====== EXTRACT PROVIDED

A polynomial is represented by a dict mapping degree to coefficient. For instance:

{0: 7, 2: 5, 4: 3} represents 3x^4 + 5x^2 + 7.

I tried using the following code:

def mlpt(p1,p2):
    p1_times_p2 = {}
    for i in p1:
        erg_coeff = p1[i]
        erg_exp   = i
        for j in p2:
            erg_coeff = erg_coeff * p2[j]
            erg_exp   = erg_exp + j
        p1_times_p2[erg_exp] = erg_coeff
    for i in p2:
        erg_coeff = p2[i]
        erg_exp   = i
        for j in p1:
            erg_coeff = erg_coeff * p1[j]
            erg_exp   = erg_exp + j
        p1_times_p2[erg_exp] = erg_coeff
    return p1_times_p2

However, when I multiply two arbitrary polynomials, I don't seem to get the right result:

# (x^2)(x^2 + x) == x^4 + x^3

p1 = {2: 1}        # x^2
p2 = {1: 1, 2: 1}  # x^2 + x
print( mlpt(p1,p2) )

# EXPECTED OUT: {4: 1, 3: 1}
# ACTUAL OUT:   {5: 1, 3: 1, 4: 1} 

Does anyone have an idea how to fix it? Any help would be greatly appreciated!

2

There are 2 best solutions below

0
gog On BEST ANSWER

Assuming your dicts are {exponent: coefficient}, a simple option would be to have two nested loops which populate the result dict:

def multiply(p1, p2):
    res = {}

    for e1, c1 in p1.items():
        for e2, c2 in p2.items():
            e = e1 + e2
            res[e] = res.get(e, 0) + c1 * c2

    return res

An exercise to the reader: adapt this to perform symbolic computations as in multiply({2:'a',1:'b'},{2:'c'})

============

> _OBJECTIVES_
1. In the polynomial multiplication post, list every variable that gets a value inside the function multiply, not counting its two parameters.
2. Answer these from the polynomial multiplication post:
(a) What polynomial does the dict {0: 7, 2: 5, 4: 3} stand for?
(b) What output did the poster expect from print( mlpt(p1,p2) )?
(c) What user name is shown on the best answer?

====== SUPPLIED MATERIAL

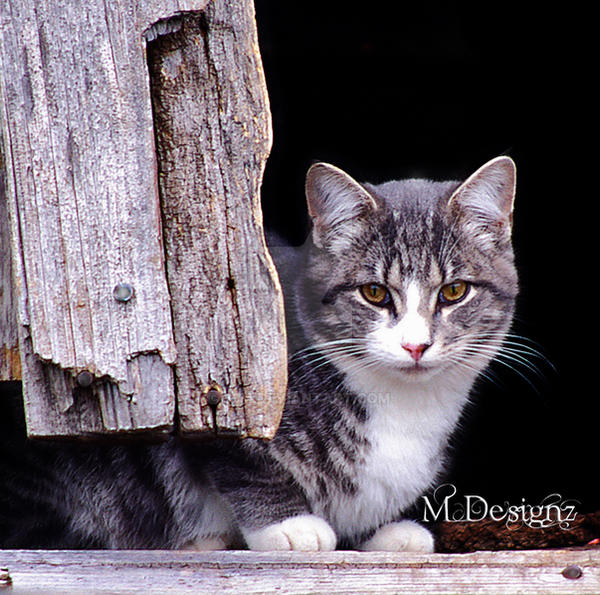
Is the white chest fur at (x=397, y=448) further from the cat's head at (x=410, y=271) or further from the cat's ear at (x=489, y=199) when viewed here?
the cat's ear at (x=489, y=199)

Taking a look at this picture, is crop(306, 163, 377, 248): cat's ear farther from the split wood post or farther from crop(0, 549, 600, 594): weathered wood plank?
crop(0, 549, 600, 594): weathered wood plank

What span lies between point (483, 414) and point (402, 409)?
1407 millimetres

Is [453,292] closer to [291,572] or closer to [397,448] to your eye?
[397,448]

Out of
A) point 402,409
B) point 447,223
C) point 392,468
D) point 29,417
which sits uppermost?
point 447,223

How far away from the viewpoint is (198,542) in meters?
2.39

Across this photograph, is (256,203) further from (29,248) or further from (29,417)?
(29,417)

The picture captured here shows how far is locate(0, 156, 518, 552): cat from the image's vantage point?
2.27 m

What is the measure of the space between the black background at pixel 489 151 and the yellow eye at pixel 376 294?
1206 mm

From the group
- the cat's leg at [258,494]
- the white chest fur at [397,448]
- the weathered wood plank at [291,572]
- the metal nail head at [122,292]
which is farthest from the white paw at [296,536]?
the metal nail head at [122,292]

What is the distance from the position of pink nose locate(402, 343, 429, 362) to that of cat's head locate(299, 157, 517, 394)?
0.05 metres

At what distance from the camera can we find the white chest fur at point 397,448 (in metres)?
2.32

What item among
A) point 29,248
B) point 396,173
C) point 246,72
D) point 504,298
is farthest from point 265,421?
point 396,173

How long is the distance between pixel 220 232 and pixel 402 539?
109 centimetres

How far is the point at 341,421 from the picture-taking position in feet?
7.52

============
====== SUPPLIED MATERIAL

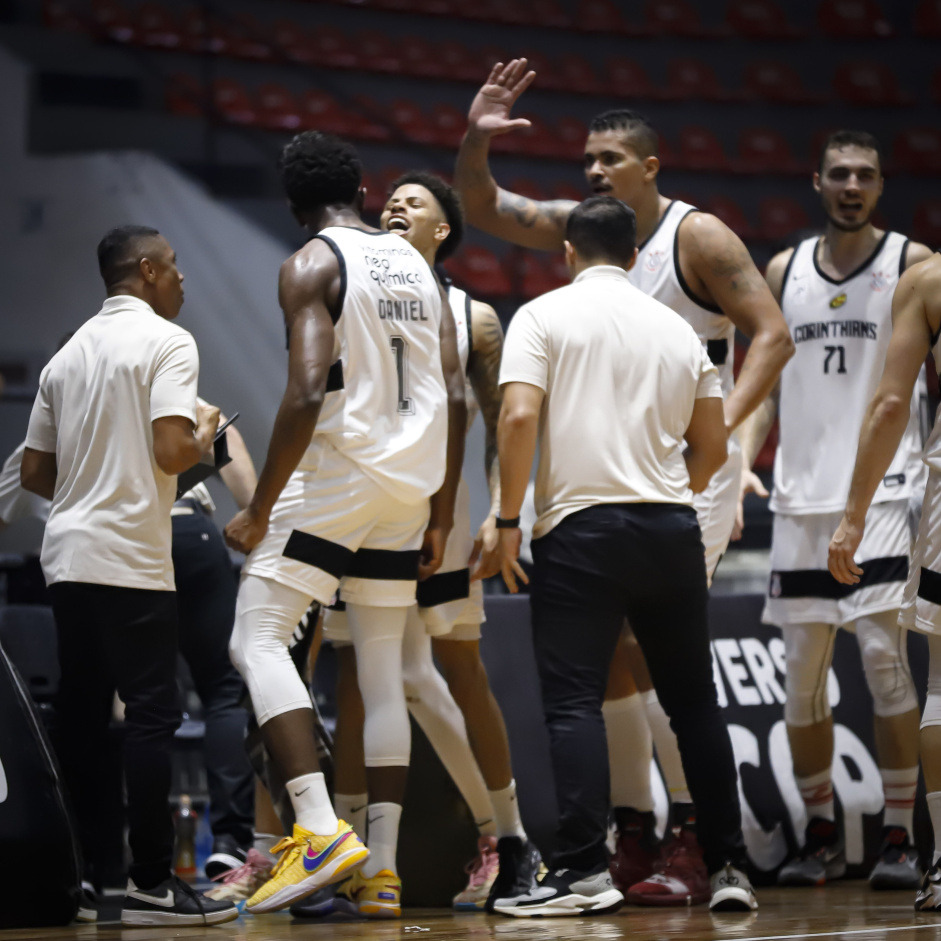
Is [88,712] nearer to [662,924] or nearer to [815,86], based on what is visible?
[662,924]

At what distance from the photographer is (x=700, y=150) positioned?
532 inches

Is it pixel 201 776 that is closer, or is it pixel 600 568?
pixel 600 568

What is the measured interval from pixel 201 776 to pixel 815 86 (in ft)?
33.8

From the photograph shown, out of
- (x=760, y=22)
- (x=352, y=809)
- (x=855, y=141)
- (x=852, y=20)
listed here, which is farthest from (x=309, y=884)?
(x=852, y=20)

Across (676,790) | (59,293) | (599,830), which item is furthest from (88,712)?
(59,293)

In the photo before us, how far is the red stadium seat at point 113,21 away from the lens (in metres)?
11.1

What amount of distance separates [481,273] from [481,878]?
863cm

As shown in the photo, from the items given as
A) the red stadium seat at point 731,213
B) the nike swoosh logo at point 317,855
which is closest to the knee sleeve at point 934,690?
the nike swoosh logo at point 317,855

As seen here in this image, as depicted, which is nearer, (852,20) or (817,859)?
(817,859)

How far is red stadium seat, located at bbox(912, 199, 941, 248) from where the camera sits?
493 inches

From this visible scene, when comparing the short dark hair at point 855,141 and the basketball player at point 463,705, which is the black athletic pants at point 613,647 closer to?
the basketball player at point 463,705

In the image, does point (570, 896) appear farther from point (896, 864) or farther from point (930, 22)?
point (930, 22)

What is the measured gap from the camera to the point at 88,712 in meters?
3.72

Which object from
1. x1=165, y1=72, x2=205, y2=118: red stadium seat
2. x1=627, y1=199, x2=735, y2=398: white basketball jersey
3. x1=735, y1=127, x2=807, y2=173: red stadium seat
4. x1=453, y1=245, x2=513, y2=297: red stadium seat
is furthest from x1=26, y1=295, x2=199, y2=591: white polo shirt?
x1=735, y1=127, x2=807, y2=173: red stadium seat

============

> _RESPONSES_
1. res, e1, c1, e2, c2, e

2.
(a) 3x^4 + 5x^2 + 7
(b) {4: 1, 3: 1}
(c) gog